## DATASET EXTRACT
┄┄┄┄┄┄┄┄┄┄
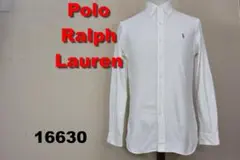 Item thumbnail for item 44044f12-6fc8-4048-9f3f-143b723d99dc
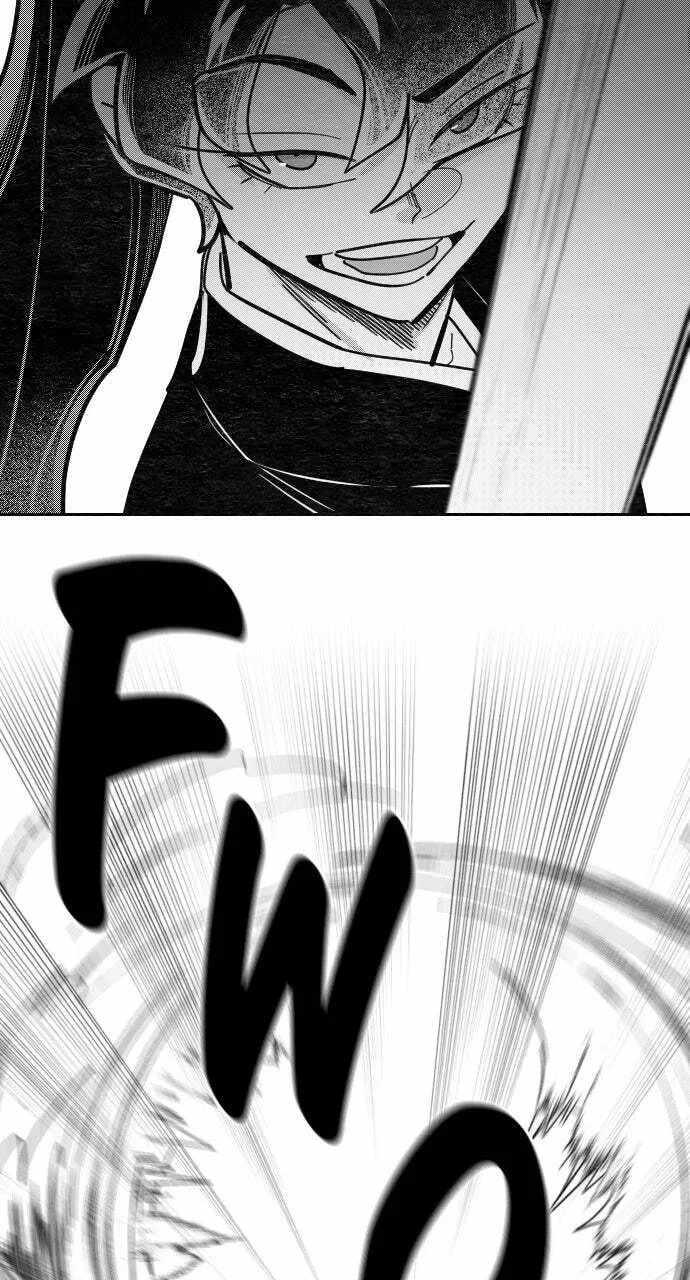 Read Return of the Mount Hua Sect Manga Online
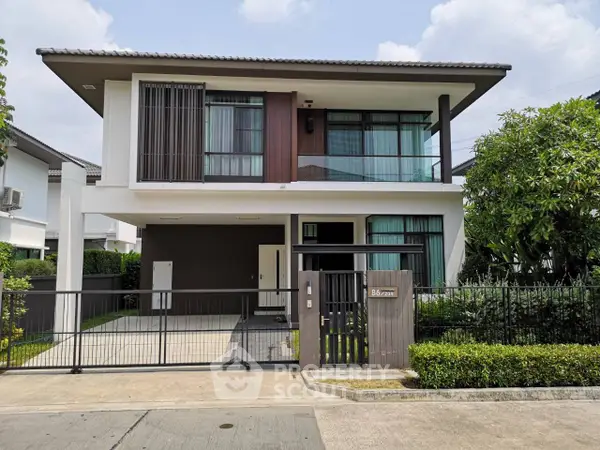 image_rental-8320078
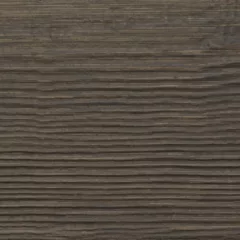 St-Laurent Engineered Wood Siding Pruche Vieillie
┄┄┄┄┄┄┄┄┄┄
## WHAT IS REQUIRED
All the lines above are to be reproduced exactly, except the pictures.

## SOLVED EXERCISE
 Item thumbnail for item 44044f12-6fc8-4048-9f3f-143b723d99dc
 Read Return of the Mount Hua Sect Manga Online
 image_rental-8320078
 St-Laurent Engineered Wood Siding Pruche Vieillie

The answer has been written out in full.